---- EXERCISE MATERIALS

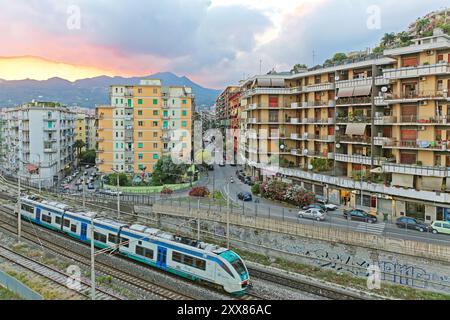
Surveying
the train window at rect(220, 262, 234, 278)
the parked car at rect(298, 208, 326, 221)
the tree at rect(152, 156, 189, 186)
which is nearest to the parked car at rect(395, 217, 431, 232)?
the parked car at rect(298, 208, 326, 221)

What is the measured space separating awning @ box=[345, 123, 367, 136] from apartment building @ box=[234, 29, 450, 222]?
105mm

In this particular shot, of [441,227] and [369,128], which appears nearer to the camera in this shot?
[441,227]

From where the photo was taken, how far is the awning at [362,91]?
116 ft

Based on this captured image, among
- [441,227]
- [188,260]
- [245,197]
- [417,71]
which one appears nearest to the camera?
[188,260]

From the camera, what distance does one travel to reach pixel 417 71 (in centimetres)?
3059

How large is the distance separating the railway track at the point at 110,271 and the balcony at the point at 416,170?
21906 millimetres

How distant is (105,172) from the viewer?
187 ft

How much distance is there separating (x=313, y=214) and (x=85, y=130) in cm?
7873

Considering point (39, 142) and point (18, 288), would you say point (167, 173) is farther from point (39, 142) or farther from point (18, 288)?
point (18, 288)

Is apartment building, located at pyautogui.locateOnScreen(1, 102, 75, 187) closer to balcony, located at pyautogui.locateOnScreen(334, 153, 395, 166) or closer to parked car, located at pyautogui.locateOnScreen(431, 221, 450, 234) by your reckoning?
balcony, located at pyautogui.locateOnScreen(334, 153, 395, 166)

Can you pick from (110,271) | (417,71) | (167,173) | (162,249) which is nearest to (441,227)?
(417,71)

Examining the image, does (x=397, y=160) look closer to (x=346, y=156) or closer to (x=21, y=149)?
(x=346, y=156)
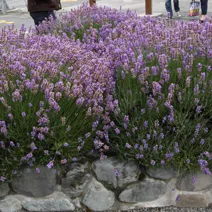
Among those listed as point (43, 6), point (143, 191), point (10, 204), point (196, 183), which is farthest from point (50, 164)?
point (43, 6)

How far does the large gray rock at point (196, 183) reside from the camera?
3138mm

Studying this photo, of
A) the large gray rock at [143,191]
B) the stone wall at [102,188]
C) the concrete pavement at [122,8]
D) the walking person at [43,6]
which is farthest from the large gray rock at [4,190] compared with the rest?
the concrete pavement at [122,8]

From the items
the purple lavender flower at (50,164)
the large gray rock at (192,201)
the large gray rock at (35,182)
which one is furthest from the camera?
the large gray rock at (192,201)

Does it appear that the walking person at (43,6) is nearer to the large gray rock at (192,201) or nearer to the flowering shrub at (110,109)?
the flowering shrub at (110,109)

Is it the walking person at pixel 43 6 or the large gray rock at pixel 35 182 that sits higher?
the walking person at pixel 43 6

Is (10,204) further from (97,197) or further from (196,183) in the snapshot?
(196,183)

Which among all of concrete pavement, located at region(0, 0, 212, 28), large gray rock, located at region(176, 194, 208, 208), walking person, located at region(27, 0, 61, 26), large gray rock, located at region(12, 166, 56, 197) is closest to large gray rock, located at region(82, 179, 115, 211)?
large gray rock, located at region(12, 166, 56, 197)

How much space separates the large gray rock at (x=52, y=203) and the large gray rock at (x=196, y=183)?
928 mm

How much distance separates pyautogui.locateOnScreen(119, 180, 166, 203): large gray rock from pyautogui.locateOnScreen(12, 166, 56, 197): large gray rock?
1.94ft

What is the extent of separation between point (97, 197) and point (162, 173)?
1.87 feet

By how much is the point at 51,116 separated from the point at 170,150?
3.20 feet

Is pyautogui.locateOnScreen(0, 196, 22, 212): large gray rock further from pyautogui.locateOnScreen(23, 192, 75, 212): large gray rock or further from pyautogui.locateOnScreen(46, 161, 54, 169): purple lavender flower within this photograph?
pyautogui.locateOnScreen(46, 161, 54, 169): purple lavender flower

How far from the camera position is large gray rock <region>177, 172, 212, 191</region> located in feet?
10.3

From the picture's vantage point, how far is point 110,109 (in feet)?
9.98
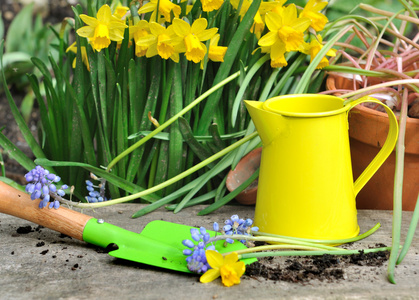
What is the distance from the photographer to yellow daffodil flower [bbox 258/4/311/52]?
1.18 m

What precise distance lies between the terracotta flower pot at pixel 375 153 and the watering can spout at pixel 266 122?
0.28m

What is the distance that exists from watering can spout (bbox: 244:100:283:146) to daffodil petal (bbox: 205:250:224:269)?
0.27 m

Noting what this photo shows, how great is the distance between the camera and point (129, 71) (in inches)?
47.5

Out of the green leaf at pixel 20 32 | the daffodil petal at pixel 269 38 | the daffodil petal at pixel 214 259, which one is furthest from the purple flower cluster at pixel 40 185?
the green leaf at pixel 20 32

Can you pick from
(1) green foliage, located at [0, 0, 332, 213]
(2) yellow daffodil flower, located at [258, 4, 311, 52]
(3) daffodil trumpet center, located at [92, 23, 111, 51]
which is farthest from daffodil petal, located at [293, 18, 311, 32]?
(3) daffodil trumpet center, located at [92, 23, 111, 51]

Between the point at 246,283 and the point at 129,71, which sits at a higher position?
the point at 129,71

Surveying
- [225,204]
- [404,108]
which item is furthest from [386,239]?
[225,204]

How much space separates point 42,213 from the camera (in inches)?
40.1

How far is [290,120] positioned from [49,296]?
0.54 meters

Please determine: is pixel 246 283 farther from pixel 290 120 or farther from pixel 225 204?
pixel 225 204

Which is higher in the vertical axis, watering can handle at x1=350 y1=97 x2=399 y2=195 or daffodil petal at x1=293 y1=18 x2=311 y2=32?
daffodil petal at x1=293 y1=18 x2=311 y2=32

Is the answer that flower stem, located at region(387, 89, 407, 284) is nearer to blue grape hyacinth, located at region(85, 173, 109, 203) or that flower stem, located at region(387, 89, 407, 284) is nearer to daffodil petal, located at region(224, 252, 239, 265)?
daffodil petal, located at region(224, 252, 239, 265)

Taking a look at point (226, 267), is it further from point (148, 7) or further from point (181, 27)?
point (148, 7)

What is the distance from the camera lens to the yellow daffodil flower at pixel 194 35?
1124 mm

--------
---- EXERCISE MATERIALS

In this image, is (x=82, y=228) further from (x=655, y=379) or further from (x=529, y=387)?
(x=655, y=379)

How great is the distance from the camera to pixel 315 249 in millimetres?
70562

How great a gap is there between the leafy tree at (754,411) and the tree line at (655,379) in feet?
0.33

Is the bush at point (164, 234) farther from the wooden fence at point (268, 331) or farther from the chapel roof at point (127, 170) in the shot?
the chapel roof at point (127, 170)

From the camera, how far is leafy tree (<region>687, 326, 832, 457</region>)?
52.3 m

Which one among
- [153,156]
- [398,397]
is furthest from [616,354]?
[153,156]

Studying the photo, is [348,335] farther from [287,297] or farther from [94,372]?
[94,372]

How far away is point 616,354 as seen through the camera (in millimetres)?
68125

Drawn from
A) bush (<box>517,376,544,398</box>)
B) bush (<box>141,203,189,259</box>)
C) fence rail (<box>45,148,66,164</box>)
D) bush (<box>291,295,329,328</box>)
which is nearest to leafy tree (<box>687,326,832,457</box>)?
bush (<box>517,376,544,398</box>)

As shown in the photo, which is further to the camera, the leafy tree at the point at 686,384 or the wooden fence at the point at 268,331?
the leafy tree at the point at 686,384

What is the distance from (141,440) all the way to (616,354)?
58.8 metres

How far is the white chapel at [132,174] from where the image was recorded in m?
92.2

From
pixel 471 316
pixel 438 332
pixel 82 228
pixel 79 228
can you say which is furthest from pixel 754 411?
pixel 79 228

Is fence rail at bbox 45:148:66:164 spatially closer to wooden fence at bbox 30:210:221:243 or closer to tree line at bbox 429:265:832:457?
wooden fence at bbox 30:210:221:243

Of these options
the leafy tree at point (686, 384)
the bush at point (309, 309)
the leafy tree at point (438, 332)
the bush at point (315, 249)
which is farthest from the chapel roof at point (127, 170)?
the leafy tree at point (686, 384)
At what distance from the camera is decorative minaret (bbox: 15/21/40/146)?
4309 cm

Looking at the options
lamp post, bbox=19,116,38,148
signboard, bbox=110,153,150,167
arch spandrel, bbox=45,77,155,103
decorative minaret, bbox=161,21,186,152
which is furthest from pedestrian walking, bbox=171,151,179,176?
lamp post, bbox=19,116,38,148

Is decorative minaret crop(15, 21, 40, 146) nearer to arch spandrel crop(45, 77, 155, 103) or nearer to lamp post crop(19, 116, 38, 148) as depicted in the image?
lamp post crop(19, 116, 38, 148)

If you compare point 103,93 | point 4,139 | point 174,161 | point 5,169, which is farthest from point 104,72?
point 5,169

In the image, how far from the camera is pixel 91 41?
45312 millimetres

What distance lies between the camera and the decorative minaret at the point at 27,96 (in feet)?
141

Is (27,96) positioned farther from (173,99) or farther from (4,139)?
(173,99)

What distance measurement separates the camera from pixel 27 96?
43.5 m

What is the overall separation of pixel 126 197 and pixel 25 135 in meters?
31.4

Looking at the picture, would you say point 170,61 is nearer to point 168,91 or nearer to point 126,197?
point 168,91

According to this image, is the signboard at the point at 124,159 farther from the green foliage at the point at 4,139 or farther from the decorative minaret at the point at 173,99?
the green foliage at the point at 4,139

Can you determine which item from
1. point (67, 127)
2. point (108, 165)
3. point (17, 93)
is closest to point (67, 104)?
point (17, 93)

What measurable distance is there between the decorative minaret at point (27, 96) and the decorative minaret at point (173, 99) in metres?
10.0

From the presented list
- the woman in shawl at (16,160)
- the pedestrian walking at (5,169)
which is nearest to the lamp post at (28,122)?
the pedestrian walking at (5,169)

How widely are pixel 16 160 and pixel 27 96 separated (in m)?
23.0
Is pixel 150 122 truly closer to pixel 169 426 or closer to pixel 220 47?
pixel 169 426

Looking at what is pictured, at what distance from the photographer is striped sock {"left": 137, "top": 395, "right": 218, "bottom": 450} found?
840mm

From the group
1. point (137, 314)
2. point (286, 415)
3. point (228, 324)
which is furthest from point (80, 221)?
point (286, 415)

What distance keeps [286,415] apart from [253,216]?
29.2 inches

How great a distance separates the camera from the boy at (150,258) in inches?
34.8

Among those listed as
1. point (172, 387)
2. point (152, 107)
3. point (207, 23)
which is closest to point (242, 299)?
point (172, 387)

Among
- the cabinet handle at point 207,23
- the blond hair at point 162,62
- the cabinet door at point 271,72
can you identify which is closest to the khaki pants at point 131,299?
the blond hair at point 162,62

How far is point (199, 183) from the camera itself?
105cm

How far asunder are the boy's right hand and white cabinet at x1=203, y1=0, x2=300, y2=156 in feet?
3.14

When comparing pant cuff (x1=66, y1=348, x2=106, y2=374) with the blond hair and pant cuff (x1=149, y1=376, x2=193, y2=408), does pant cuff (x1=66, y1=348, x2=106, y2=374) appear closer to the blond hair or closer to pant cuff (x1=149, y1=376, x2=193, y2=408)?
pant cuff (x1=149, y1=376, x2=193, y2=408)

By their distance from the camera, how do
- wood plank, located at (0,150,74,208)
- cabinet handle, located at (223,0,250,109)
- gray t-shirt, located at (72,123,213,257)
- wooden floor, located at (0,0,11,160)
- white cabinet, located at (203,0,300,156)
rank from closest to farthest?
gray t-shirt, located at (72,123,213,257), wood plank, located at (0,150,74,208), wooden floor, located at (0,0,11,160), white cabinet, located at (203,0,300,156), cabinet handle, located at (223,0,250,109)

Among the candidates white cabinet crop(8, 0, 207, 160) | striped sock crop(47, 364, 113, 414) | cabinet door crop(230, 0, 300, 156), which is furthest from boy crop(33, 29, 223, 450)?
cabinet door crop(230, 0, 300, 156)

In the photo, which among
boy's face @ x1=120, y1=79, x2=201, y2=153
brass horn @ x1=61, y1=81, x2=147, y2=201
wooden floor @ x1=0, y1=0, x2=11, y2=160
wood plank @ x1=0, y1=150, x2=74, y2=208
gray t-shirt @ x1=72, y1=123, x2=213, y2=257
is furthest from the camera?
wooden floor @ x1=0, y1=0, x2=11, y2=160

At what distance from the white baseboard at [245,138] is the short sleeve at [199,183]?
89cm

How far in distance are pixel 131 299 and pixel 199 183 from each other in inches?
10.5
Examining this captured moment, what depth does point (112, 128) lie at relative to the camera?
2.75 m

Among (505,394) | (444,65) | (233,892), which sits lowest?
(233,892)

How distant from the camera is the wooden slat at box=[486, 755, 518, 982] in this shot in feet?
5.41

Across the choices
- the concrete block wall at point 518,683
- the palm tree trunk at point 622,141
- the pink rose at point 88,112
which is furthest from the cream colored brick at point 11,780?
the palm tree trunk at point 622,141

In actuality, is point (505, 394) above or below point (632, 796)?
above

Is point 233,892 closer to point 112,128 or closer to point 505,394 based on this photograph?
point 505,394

--------
---- EXERCISE MATERIALS

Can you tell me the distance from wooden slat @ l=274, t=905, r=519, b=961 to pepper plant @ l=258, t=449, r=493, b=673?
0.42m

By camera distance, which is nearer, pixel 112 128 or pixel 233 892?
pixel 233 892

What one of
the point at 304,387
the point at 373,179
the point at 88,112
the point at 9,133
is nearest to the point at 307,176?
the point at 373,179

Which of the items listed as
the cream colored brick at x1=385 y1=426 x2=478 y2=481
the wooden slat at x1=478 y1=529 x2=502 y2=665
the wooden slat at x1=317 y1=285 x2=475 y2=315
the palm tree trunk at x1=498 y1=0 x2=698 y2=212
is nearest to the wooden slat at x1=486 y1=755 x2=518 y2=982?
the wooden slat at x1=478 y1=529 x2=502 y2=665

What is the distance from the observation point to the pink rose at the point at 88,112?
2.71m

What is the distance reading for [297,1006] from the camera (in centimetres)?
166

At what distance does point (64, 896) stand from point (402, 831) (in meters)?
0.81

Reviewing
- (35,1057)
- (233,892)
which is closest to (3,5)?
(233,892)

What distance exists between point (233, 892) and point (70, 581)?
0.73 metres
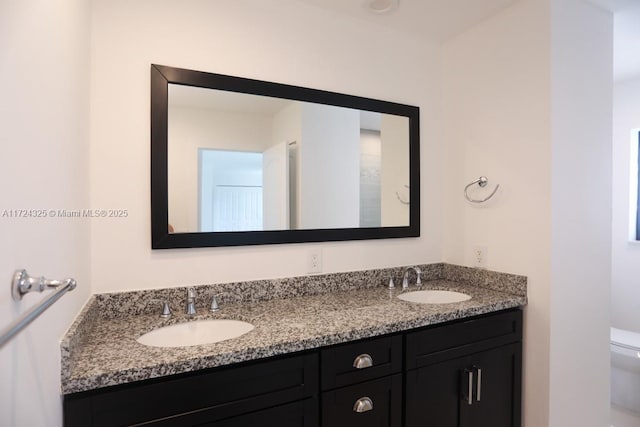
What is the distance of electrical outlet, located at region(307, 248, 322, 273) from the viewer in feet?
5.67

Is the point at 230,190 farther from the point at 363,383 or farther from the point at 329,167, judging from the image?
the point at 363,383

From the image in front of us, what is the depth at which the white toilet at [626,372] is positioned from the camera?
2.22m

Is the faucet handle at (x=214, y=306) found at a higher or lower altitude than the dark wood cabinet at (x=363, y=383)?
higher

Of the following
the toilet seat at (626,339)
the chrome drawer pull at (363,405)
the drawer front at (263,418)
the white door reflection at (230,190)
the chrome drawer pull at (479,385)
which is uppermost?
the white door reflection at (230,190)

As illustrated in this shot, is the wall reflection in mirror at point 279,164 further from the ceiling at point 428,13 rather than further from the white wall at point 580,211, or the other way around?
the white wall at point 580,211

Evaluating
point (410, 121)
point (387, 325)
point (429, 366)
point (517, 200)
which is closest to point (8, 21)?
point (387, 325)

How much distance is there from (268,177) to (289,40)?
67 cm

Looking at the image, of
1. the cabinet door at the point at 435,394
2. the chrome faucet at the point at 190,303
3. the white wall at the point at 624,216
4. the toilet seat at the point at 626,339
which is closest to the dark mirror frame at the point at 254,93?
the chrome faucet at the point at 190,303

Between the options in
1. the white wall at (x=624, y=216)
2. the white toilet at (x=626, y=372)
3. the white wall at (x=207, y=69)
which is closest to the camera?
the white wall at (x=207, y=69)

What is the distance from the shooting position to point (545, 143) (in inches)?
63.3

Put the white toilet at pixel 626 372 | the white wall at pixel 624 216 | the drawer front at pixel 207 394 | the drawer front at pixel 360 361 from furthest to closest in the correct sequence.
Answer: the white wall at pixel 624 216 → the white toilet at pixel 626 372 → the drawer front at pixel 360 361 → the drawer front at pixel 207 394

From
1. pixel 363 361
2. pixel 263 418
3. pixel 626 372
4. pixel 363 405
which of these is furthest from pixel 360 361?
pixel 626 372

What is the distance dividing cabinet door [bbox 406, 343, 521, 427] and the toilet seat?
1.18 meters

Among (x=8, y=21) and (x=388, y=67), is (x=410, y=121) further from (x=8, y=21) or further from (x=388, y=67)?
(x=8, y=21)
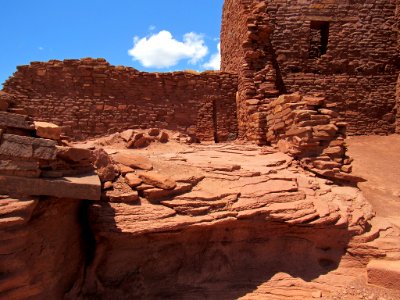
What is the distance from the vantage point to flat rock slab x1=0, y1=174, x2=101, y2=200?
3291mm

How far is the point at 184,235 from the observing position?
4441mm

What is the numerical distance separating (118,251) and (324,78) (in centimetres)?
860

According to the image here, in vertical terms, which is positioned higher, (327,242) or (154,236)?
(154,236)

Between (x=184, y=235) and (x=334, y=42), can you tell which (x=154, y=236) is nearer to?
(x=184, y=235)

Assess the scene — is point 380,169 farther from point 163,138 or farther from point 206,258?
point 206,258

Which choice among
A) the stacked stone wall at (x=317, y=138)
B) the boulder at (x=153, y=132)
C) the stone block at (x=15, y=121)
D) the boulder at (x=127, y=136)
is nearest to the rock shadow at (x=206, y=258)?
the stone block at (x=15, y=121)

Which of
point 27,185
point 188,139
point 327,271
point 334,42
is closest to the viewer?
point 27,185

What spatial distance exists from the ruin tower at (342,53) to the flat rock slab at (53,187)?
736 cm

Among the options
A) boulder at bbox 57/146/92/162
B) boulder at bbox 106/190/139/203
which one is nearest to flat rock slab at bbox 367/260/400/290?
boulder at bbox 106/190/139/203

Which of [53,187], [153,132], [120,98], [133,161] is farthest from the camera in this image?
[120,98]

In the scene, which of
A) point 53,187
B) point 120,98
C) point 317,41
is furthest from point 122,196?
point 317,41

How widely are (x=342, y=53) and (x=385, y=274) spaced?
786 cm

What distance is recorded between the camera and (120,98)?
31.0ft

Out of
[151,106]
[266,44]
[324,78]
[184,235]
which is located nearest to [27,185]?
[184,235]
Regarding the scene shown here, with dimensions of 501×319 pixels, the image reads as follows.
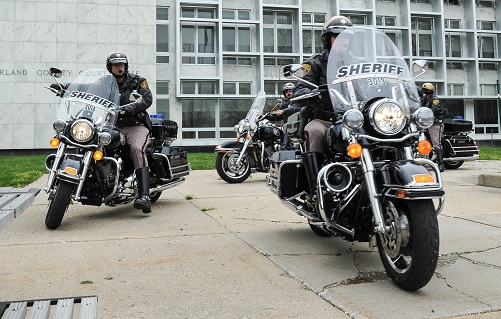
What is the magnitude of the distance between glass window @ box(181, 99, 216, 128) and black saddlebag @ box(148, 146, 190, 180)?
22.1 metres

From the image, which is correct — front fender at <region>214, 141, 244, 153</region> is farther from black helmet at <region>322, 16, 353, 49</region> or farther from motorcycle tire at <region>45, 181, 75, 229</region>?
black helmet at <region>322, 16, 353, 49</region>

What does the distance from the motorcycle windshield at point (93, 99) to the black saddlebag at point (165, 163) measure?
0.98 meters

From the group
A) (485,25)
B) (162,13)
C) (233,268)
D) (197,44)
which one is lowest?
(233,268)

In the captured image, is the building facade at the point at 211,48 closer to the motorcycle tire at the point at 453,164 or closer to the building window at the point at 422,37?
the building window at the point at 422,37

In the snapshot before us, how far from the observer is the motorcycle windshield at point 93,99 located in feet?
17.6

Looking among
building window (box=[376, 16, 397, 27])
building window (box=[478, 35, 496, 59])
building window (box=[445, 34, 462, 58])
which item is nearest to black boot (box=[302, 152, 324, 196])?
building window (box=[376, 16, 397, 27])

--------

WHAT IS NEEDED: Show every line of the data above that contains the string "green". Case counts.

SOLVED EXERCISE:
Out of the green leaf at pixel 20 32 | the daffodil petal at pixel 269 38 | the daffodil petal at pixel 214 259, which one is furthest from the purple flower cluster at pixel 40 185?
the green leaf at pixel 20 32
(1) green foliage, located at [0, 0, 332, 213]
According to this image, is the signboard at the point at 124,159 farther from the green foliage at the point at 4,139 or farther from the decorative minaret at the point at 173,99?
the green foliage at the point at 4,139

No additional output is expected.